Having played both titles, I can tell you that the GOTY edition definitely handles better than it's predecessor, which should be the case as it was advertised as having over 500 bug fixes. One of the biggest complaints with the original game is that the AI was not the best at handling tracks. There were endless amounts of complaints of the AI drivers getting caught up with one another on turns and causing massive clusters of traffic that made it virtually impossible to get through without either cutting off the track and eating a lap penalty or just plowing through everyone and doing damage to your car. The latter of these two problems wasn't an issue if you were playing on a lower difficulty, but the higher levels resulted in damage to the vehicle and requiring lengthy trips to the pits.
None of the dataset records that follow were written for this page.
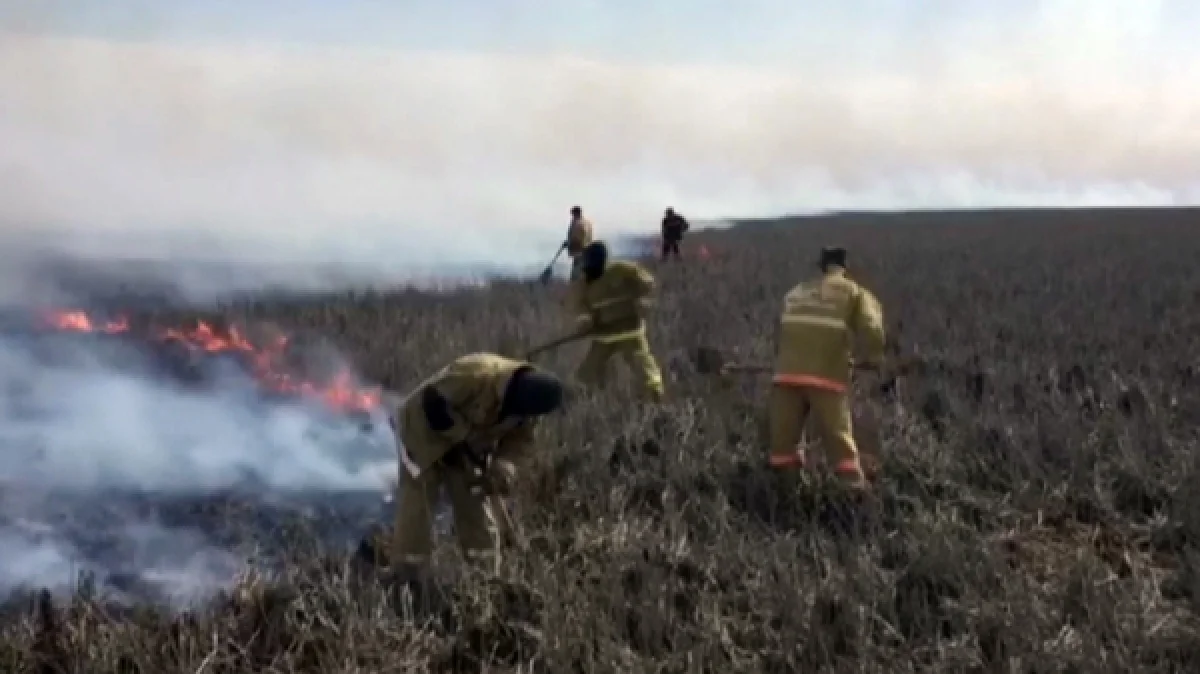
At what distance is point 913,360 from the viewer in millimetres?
11234

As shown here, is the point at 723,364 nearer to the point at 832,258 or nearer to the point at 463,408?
the point at 832,258

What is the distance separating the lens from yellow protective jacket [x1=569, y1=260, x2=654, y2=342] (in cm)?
1136

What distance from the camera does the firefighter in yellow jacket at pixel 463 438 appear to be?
22.7 ft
These AI problems have been fixed for the most part. I still notice the magnetic pull in a lot of the standard road vehicles that allows players to simply draft far too easily. It's not nearly as noticeable as the first title where one would get attached and actually had to step on the brakes or do a pretty harsh turn to break free, which is a good thing. The AI is better, but it still has its moments in futility, especially on courses with a higher amount of turns.

One of my biggest complaints with the first title is that playing with the standard Xbox gamepad was difficult. There seems to have been some slight changes to the physics and sensitivity in the GOTY edition, specifically with the analog stick and steering. It still isn't great, though, but to be fair any racing game really should be played with a wheel and pedal if one can afford it. Playing with the controller for a couple of hours was quite frustrating, so it wasn't long before I broke out the Logitech G920 rig and tried that to see if it was better. Needless to say, this was a night and day difference. There are certain racing games where using the regular controller is fine and won't penalize you too much, such as the Need for Speed series and the old Burnout series. Project CARS needs to have a solid rig with it, because the game is just far more enjoyable, though I ditched the stick shift attachment because the wings on the wheel are far easier to use with this title. Once I got used to the wheel again, it was smooth sailing and the game became a treat to play.

Graphically speaking, there is very little difference between the first and GOTY titles since that was one of the main selling points for the project to begin with. Suffice to say, the PC version is always going to look the best for obvious reasons, but I have to give credit to Slightly Mad Studios in that the console version still looks amazing. The many different camera angles gave me the flexibility and the different views to truly appreciate the work that was put into making every detail look as real as possible, though some of those angles when driving are impossible to actually use in the long run. I settled mainly for the hood view for road cars and the cockpit view for open wheel racers. I'm still disappointed that the cars themselves don't have parts that can be purchased to upgrade vehicles and that the only real option is just straight up customization of the car. I personally like having a list of what is good, better and best when it comes to the options and don't want to have to play guess-and-test with every last detail to get the car to handle the way I want. Having that option would be great if I could also get a more dumb down version that a non-car expert could understand.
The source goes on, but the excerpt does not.